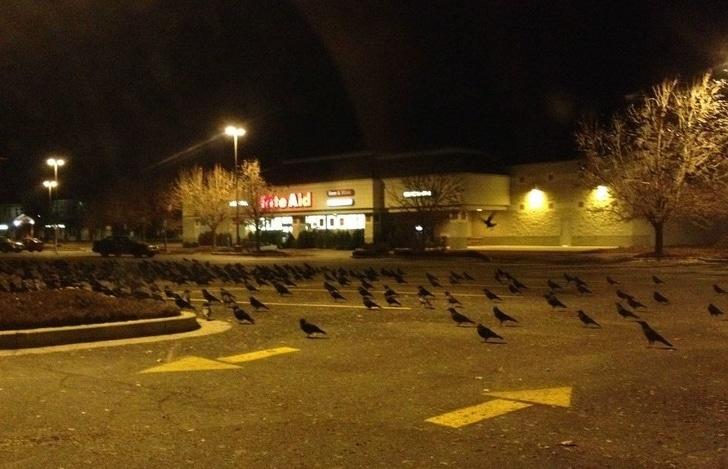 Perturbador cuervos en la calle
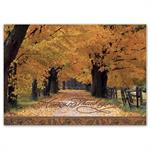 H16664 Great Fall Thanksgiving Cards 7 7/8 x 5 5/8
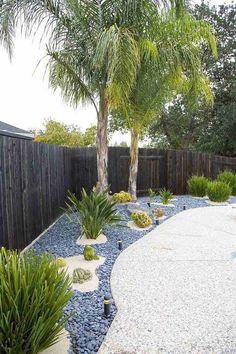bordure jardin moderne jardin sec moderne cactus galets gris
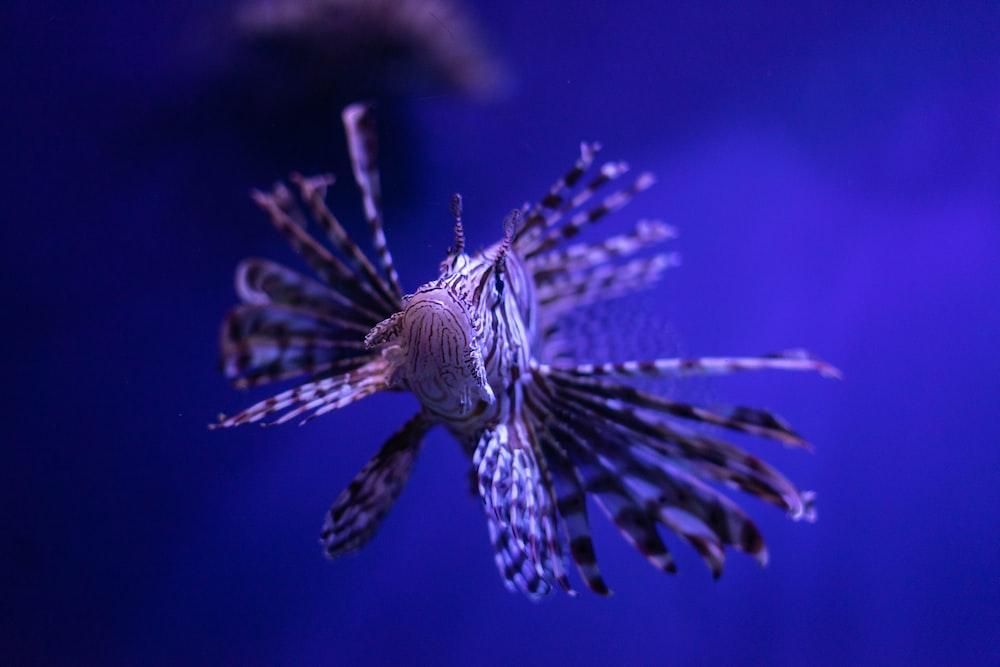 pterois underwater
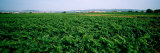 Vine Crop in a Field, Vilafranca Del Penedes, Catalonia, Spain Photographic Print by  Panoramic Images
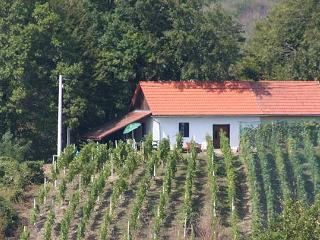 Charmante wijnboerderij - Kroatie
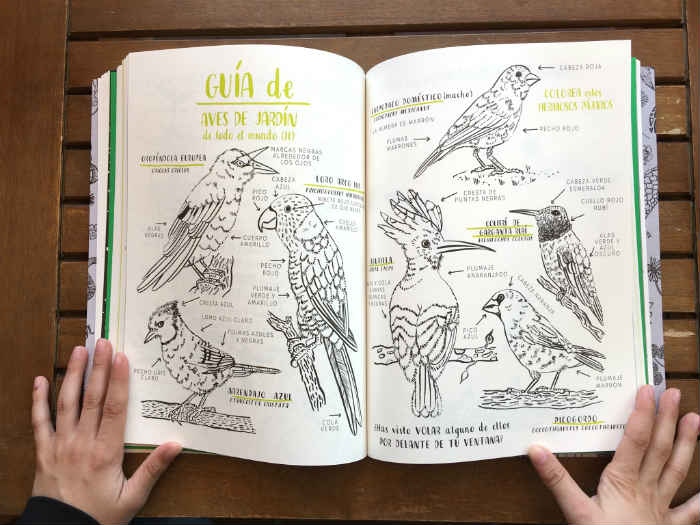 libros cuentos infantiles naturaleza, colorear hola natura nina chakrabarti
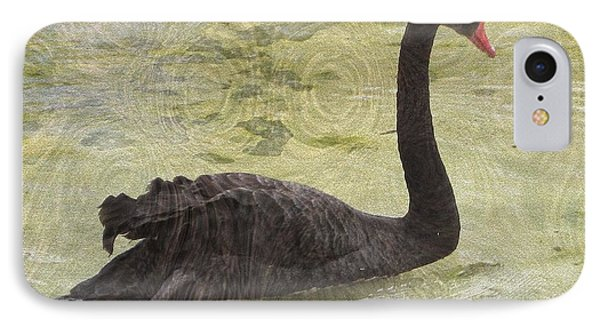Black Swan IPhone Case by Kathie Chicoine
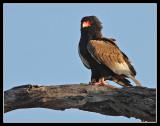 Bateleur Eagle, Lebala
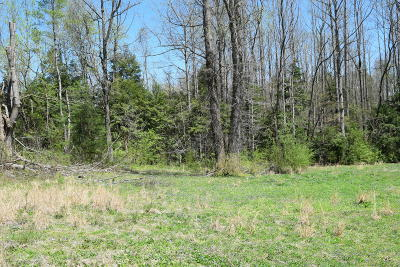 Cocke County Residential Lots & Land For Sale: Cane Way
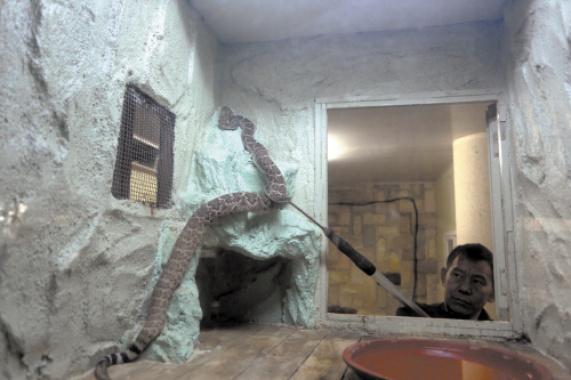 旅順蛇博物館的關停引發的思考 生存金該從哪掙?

▸ **Problem to solve**: Your answer should copy the listing word for word, with no pictures in it.

▸ **Task answer**:
 Perturbador cuervos en la calle
 H16664 Great Fall Thanksgiving Cards 7 7/8 x 5 5/8
bordure jardin moderne jardin sec moderne cactus galets gris
 pterois underwater
 Vine Crop in a Field, Vilafranca Del Penedes, Catalonia, Spain Photographic Print by  Panoramic Images
 Charmante wijnboerderij - Kroatie
 libros cuentos infantiles naturaleza, colorear hola natura nina chakrabarti
Black Swan IPhone Case by Kathie Chicoine
 Bateleur Eagle, Lebala
 Cocke County Residential Lots & Land For Sale: Cane Way
 旅順蛇博物館的關停引發的思考 生存金該從哪掙?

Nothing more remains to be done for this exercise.